Plan to set up Hong Kong’s first vet school fails to gain funding body's support
City University vows to keep postgraduate course as funding chiefs rule its undergraduate plans overestimate demand and underestimate cost
University funding chiefs for the second time have rejected an effort to establish the city's first publicly financed veterinarian school and say that without a change in government policy they will not consider it again.
City University had overestimated local demand for vets and underestimated the cost of running the school, the University Grants Committee (UGC) said. The "unanimous" decision was made at a meeting on Friday that discussed the application and a report by an expert task force that assessed it.
"[If] there are no changes in government policies relating to the veterinary sector [the committee] will not examine any proposal … to seek funding again," the committee said.
Chairman Edward Cheng Wai-sun urged the Kowloon university to proceed with caution if it went ahead with a six-year, self-financed undergraduate vet-training programme, saying the committee could monitor whether this was affecting the institution's other programmes.
City University said it would set up its vet school in September with a postgraduate programme that did not require government funding and try again for an undergraduate programme in two to four years.
Dr Howard Wong Kai-hay, executive director of the university's life sciences programmes, said he believed government policies would change in time.
The committee said veterinary medicine was not a government priority in determining publicly funded university places.
There are 690 registered vets in Hong Kong but only about 70 per cent practise locally.
The seven-member task force, set up last year and comprising local and overseas experts, said this was enough.
It gave a pets-to-vet ratio of about 1,200:1 - much better than others, such as Singapore's, which is 2,500:1. As the growth of demand for vets in animal-related industries had been small, it was unlikely that the 50 undergraduates a year as proposed by CityU would be needed, it said.

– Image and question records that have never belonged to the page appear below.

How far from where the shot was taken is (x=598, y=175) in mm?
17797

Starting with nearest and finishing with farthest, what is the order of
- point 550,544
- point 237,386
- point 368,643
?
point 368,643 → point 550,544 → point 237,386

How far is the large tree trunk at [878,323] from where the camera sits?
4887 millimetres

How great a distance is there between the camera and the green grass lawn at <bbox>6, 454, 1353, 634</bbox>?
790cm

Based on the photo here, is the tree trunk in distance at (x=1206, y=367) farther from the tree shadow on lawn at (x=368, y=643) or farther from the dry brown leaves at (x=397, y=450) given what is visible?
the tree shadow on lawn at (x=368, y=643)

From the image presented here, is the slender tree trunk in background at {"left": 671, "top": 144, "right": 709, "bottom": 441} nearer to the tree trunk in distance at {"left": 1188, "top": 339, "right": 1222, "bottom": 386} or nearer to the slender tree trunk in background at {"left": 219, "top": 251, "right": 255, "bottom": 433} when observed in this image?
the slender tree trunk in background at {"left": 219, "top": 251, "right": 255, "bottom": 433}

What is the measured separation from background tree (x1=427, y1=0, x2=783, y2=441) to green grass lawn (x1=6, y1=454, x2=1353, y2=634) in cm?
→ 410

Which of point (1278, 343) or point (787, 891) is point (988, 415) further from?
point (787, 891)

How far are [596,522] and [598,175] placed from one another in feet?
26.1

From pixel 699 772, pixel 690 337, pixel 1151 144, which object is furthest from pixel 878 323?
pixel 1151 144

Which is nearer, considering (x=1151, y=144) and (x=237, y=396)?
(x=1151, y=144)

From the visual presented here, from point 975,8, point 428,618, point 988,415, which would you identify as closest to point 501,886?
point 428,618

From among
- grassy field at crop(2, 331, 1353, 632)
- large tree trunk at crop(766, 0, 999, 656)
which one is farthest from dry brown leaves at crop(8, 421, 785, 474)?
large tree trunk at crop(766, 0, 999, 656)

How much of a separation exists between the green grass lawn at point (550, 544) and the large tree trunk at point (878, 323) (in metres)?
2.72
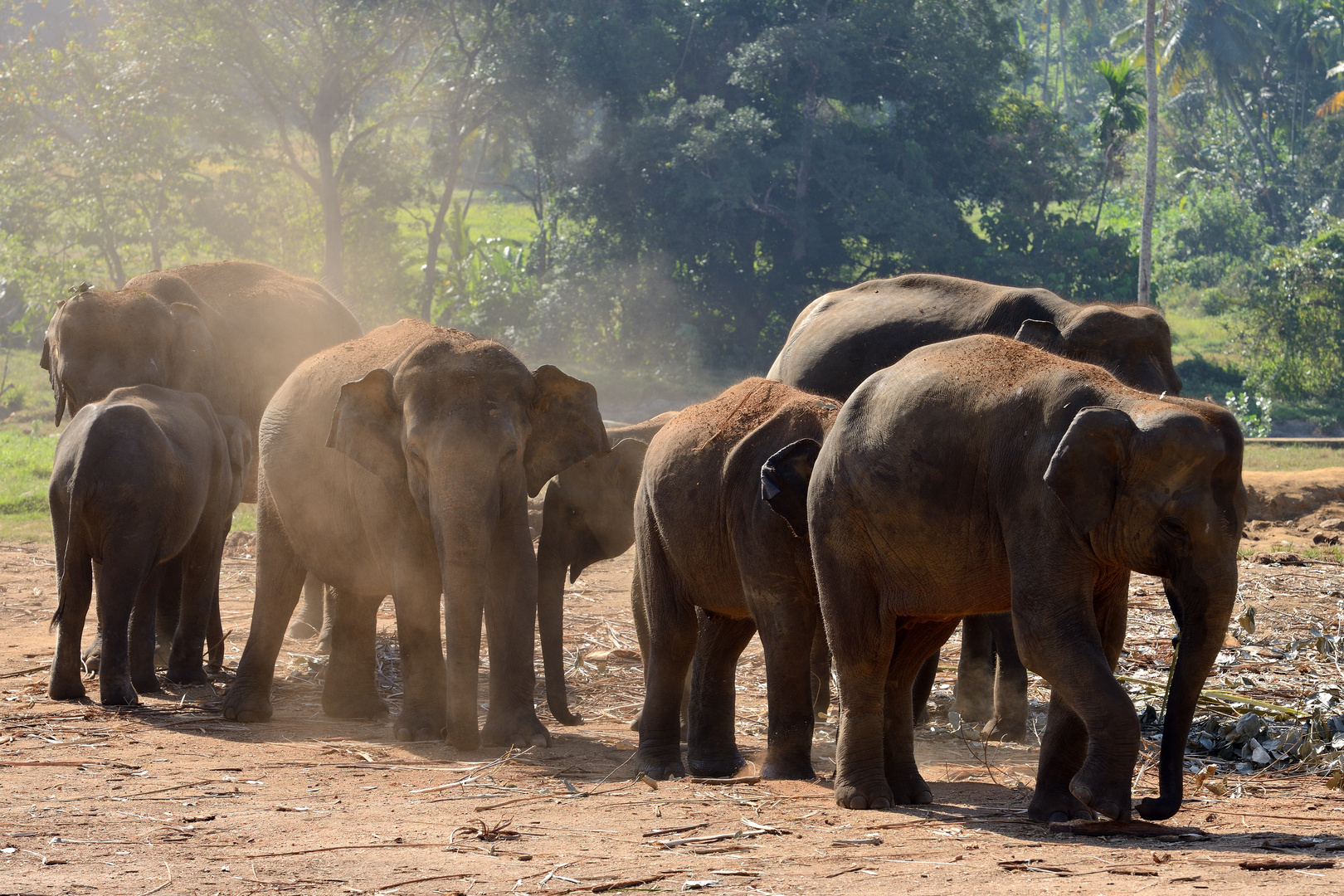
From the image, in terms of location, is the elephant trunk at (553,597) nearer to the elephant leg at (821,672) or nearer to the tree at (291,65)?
the elephant leg at (821,672)

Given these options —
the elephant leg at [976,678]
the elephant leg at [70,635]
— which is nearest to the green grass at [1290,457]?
the elephant leg at [976,678]

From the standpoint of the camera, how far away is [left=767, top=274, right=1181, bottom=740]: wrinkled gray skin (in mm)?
6363

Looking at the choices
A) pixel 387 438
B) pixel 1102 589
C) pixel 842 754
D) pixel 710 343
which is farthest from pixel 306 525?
pixel 710 343

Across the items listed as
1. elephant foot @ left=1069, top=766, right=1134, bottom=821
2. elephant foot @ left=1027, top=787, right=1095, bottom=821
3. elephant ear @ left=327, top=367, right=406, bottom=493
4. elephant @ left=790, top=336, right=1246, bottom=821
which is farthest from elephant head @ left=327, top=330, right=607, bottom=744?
elephant foot @ left=1069, top=766, right=1134, bottom=821

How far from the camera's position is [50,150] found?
85.9 feet

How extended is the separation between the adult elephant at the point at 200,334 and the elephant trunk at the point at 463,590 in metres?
3.15

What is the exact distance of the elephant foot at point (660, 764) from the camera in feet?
17.6

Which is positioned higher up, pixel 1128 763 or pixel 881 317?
pixel 881 317

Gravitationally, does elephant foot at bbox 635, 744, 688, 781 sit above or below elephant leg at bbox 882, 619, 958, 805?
below

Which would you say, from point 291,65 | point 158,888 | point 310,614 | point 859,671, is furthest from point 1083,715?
point 291,65

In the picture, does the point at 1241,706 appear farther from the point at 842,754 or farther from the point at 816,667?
the point at 842,754

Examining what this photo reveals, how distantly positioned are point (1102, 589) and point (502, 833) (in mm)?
1855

Task force convenor Roland Chin Tai-hong said the university might have underestimated the cost of running a vet school.
"For example, the university's business plan stated that the small animals clinic would earn money and be self-financing but according to overseas experts, such a clinic won't be able to do so," Chin said.
He also said CityU's biomedical and life sciences research was not strong enough to support the development of such a school.

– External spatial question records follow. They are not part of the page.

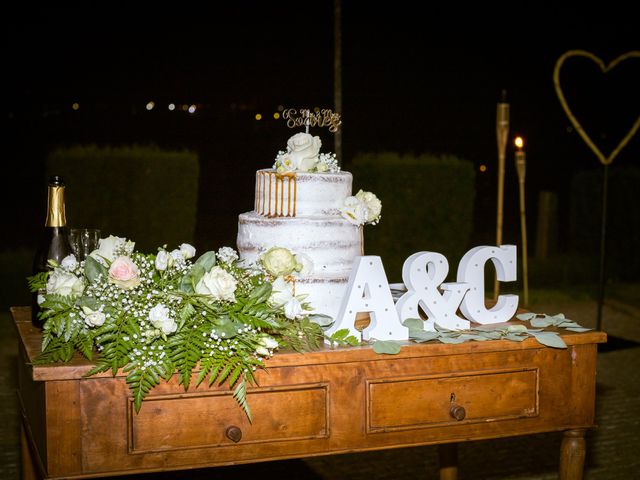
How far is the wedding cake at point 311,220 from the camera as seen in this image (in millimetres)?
2766

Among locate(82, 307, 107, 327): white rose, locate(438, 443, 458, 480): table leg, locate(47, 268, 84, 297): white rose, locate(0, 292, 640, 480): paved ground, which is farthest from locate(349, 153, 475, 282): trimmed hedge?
locate(82, 307, 107, 327): white rose

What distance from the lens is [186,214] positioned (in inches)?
364

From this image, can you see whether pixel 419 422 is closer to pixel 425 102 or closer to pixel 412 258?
pixel 412 258

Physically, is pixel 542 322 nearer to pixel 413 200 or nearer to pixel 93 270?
pixel 93 270

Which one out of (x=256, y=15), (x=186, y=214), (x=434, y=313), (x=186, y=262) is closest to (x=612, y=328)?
(x=186, y=214)

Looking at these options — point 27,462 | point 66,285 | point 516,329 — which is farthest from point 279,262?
point 27,462

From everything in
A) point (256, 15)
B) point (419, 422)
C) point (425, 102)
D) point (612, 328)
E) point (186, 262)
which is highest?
point (256, 15)

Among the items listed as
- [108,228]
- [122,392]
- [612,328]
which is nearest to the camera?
[122,392]

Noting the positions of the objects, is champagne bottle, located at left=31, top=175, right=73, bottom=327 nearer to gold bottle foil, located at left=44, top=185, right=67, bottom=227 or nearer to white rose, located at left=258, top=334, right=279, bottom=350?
gold bottle foil, located at left=44, top=185, right=67, bottom=227

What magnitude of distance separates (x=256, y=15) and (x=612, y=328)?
33.1 ft

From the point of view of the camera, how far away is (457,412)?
104 inches

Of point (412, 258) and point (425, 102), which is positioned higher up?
point (425, 102)

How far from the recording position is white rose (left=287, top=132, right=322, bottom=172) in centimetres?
284

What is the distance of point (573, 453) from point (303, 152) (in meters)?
1.44
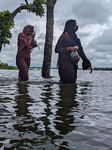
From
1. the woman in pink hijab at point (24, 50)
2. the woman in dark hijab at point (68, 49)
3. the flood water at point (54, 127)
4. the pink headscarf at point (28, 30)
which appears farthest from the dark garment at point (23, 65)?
the flood water at point (54, 127)

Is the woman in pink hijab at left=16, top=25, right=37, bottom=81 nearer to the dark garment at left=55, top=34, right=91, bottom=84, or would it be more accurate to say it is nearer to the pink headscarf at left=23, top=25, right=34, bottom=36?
the pink headscarf at left=23, top=25, right=34, bottom=36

The report concluded that the ideal vet school for the city would be one dominated by postgraduate and research work with a small training programme.
Cheng said that if the university tried to introduce a six-year, self-financed undergraduate programme that was too big "we would remind the council and the senior management of the university to be cautious about its finance arrangements and the quality of the programme".

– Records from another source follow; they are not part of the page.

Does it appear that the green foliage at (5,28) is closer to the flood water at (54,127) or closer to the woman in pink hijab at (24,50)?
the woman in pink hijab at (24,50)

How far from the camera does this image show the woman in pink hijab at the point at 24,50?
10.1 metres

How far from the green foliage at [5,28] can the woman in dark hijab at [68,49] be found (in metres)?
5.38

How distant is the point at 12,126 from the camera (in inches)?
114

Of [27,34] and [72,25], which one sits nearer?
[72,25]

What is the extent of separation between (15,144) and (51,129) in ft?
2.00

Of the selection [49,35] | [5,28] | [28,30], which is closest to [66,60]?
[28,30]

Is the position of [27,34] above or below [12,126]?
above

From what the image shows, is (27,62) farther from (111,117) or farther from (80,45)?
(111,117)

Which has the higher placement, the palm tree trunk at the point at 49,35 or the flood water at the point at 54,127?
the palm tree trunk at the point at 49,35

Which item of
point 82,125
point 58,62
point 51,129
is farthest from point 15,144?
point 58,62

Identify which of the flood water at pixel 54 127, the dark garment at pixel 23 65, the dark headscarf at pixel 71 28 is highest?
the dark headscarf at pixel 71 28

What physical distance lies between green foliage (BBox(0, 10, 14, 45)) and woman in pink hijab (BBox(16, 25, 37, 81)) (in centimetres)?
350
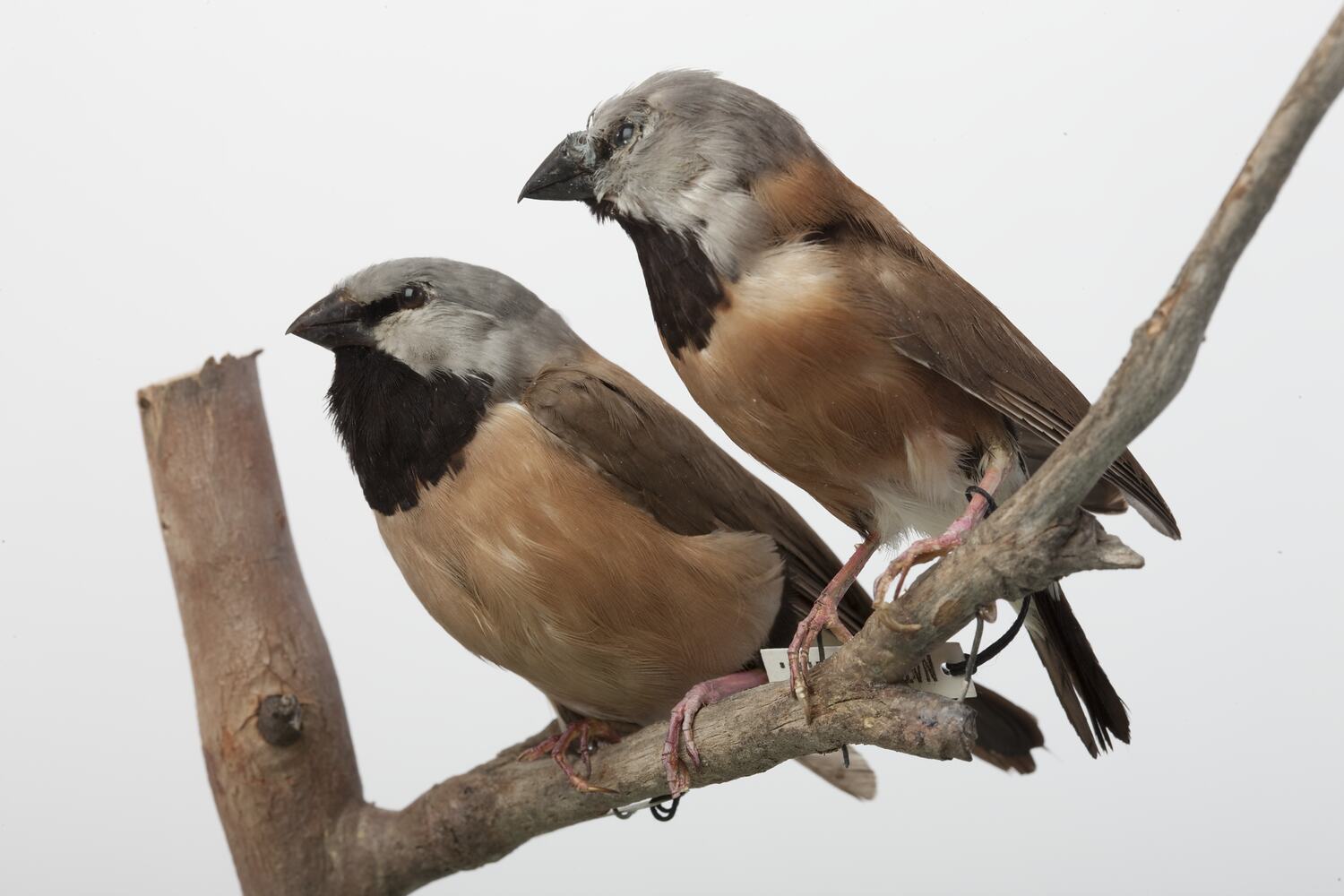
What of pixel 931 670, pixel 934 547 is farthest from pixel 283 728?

The committee "is able to monitor [the university's finance] under current mechanisms" to ensure the quality of other publicly funded programmes would not be affected.
The university said its new school would start with 10 to 20 students and focus on research on infectious diseases and food safety instead of training vets.
Wong, a government vet, said he hoped the programme would build up its life sciences research capacity and prove that the university could run a large-scale vet school.
"We're quite happy that the report agrees that Hong Kong needs a vet school," Wong said.
He said the city needed more vets as the government and clinics had difficulty recruiting them.
On costs, Wong hoped for talks with the grants committee to find out which part of its estimates were seen as problematic.